• _ТЕКСТ СТРАНИЦЫ_:
..........

Здесь кстати сказать, что и в Сибири произошло то же явление, которое так повсеместно замечается у поляков в Польше и в Западном крае, населенном поляками и евре­ями. Ссыльные политические поляки сейчас сошлись в Сибири с жидами, сосланными за нравственные преступ­ления: за воровство, делание и сбыт фальшивых ассигна­ций и пр., и стали заодно с ними участвовать во всех нечистых делах, употребляя их в свою очередь своими ору­диями, как сами служили орудиями для злоупотреблений администрации. Если поляку удалось втереться в писари к исправнику, к заседателю или тем более в волостные пи­сари, то по всем нечистым делам у него факторами были жиды. Вследствие всего вышесказанного создалось в Вос­точной Сибири такое общее положение: если начальники искренно или неискренно говорили о пользе, о правде, о благе народа, об улучшениях и пр., они обращались ко мне.

Я никогда и никому не отказывал ни в совете, ни в содействии. Но так как никто не имел личного права на мои услуги, а я мог действовать только служа бескорыстно общему благу, то я и не мог допускать, чтобы кто-нибудь осмеливался действия мои на общую пользу обращать на свою исключительную. Поэтому я всегда зорко смотрел на действия начальников, и при первой попытке их употре­бить мой труд на их выгоду ко вреду народа, они немед­ленно встречали меня с моим энергическим обличением и противодействием. Тогда они, безуспешно попытавшись остановить меня обольщением выгоды или угрозами, пе­реходили к тому, что искали себе союзников в людях, враждующих против меня, и начинали заискивать у них популярность, кокетничая с теми из декабристов и из со­циалистов (а в особенности с поляками), которым не только не противны были дурные дела начальников, но которые и сами извлекали еще из них свою выгоду.

..........

Сохранённые записи данных:

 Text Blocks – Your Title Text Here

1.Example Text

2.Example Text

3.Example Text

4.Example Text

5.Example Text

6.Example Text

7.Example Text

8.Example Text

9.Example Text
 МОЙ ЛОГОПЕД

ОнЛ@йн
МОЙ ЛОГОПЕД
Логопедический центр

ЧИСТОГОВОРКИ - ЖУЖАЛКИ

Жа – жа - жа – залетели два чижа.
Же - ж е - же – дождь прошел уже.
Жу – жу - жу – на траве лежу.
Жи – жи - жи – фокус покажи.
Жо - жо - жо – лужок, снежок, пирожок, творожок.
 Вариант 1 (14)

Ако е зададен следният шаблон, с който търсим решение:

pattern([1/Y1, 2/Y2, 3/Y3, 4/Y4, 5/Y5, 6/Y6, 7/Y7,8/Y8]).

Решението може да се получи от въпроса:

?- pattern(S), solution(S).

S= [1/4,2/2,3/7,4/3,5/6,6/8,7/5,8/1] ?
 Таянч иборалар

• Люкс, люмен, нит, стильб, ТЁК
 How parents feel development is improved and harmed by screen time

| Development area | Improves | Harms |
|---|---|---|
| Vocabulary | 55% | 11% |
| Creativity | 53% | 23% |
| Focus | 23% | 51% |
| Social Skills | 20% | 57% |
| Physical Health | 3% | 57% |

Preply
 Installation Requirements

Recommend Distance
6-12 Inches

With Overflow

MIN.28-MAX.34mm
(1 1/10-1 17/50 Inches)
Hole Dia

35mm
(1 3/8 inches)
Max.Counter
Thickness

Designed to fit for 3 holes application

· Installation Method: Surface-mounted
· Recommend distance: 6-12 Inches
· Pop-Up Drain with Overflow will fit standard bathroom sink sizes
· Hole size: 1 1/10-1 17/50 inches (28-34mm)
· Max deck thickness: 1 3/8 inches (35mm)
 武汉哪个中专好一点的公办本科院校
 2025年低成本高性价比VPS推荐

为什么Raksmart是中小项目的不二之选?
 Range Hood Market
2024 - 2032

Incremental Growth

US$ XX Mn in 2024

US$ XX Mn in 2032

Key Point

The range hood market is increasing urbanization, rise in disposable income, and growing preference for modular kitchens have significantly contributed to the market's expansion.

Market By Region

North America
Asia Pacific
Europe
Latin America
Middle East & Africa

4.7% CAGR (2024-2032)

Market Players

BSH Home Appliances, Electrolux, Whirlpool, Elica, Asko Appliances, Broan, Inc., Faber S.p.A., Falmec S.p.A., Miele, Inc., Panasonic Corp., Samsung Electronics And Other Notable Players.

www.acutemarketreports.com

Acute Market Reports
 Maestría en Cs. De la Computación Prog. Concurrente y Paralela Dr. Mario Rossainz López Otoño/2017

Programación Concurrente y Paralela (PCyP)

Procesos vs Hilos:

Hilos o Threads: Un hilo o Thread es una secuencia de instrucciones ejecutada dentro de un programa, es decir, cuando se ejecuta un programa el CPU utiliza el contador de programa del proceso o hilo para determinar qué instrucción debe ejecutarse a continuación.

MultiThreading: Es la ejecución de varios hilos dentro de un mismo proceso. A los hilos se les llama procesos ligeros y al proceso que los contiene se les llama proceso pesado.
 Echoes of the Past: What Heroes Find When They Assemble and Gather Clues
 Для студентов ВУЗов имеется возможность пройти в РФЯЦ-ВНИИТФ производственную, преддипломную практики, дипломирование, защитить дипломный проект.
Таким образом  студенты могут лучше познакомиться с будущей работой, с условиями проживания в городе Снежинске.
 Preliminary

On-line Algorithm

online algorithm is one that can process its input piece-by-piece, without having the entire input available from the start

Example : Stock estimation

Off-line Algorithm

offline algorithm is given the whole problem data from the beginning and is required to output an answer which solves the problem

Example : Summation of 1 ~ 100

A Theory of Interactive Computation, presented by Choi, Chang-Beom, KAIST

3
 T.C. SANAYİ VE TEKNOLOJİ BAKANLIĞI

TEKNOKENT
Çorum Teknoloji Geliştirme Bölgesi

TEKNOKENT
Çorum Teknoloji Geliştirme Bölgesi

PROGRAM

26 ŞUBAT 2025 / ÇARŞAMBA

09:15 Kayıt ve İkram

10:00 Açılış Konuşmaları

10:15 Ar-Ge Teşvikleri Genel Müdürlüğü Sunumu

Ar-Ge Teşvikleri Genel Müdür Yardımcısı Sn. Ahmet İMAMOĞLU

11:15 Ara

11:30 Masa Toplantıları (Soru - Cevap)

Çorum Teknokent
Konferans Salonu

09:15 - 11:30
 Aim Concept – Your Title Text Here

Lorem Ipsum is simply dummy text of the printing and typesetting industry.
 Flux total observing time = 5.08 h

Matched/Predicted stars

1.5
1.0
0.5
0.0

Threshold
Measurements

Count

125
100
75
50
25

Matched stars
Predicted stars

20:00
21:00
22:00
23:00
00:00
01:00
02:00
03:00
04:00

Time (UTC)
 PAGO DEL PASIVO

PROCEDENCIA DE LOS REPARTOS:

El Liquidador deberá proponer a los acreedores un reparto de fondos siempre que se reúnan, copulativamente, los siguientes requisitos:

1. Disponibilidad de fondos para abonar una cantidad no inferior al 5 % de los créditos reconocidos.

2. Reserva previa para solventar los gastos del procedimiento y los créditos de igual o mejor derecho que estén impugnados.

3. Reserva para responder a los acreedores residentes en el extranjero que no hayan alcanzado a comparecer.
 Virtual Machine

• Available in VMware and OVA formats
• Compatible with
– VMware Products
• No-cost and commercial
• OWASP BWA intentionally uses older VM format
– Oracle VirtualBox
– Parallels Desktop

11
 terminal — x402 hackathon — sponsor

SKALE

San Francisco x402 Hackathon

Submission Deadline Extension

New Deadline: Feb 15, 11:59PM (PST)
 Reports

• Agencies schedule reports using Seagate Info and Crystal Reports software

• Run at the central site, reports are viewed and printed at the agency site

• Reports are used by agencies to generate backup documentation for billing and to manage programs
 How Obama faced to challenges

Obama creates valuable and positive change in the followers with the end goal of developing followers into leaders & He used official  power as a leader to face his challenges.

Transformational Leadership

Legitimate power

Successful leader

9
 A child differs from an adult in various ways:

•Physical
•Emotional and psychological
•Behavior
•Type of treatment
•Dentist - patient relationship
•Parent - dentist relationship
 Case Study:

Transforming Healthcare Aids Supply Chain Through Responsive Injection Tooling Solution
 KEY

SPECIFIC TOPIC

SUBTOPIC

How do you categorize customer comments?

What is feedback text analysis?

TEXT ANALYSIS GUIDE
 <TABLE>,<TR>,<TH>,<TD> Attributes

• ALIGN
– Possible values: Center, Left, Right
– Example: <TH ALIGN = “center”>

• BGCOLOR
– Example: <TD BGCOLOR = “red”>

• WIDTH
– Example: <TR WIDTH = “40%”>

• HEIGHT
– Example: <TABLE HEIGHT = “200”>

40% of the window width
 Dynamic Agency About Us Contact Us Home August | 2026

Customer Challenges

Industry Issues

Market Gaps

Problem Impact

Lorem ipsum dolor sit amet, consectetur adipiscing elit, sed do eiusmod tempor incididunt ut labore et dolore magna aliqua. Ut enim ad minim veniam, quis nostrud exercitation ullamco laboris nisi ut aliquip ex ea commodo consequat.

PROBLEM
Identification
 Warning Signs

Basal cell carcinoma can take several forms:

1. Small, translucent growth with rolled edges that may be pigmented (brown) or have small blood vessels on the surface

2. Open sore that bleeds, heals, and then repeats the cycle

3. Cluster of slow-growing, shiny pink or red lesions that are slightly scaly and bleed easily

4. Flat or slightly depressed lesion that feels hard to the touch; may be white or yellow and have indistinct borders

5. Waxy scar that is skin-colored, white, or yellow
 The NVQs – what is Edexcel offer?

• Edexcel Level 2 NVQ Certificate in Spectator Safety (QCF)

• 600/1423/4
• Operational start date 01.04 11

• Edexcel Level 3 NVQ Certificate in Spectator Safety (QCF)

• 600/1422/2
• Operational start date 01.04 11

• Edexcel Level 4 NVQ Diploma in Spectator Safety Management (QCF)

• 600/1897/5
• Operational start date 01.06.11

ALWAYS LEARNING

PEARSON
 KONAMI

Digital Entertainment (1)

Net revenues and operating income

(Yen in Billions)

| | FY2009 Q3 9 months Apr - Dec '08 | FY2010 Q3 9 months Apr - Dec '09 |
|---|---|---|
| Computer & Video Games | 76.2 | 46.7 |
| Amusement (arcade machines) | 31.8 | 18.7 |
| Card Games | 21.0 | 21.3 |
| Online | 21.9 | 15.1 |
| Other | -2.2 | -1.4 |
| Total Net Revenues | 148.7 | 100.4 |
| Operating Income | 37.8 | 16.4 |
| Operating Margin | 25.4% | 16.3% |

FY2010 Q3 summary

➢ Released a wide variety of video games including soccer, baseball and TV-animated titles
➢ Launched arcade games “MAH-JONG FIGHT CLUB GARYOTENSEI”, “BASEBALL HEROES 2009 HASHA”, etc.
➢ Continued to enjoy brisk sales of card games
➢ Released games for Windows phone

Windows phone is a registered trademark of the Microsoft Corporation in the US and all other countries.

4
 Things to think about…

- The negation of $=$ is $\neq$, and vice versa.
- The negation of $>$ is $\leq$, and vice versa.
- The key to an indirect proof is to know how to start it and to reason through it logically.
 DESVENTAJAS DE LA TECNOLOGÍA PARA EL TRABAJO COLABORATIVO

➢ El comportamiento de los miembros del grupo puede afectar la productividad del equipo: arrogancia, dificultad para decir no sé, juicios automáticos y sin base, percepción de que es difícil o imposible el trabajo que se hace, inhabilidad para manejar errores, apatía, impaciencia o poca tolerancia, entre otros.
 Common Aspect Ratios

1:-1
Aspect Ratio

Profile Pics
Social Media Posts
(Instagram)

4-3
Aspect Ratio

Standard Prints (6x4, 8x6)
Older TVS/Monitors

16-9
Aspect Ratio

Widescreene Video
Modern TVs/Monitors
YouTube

..........

• _ЗАДАНИЯ_:
**a)** Чем, согласно тексту о Восточной Сибири, рассказчик встречал начальников при первой их попытке употребить его труд на свою выгоду ко вреду народа?
**b)** Продолжите текст о Восточной Сибири, начав сразу после его последнего предложения.

• _ОТВЕТЫ_:
**a)** Рассказчик немедленно встречал их энергическим обличением и противодействием.

**b)**
Значение мое выказывалось уже в полном свете, когда прибыла в Сибирь сенаторская ревизия. Уже и до тех пор, когда кто приезжал в Сибирь для ученых или для прави­тельственных целей и желал знать, где и от кого может лучше узнать положение вещей и получить точные сведе­ния и более правильный совет, то указывали всегда на меня, иногда даже и люди, враждовавшие против меня, но вынуждаемые отношениями своими к спрашивающему лицу дать искренний совет. Так обращаемы были ко мне и комиссия государственных имуществ, и архиерей, и чле­ны ученых экспедиций, и разные вновь приезжавшие на­чальники. Так Иван Иванович Пущин, мой товарищ, сам юрист и бывший председатель надзорного суда в Москве, сказал откровенно брату своему, юрисконсульту, послан­ному министром юстиции, что я могу быть ему гораздо полезнее и по этой части, нежели он или кто-нибудь в Сибири.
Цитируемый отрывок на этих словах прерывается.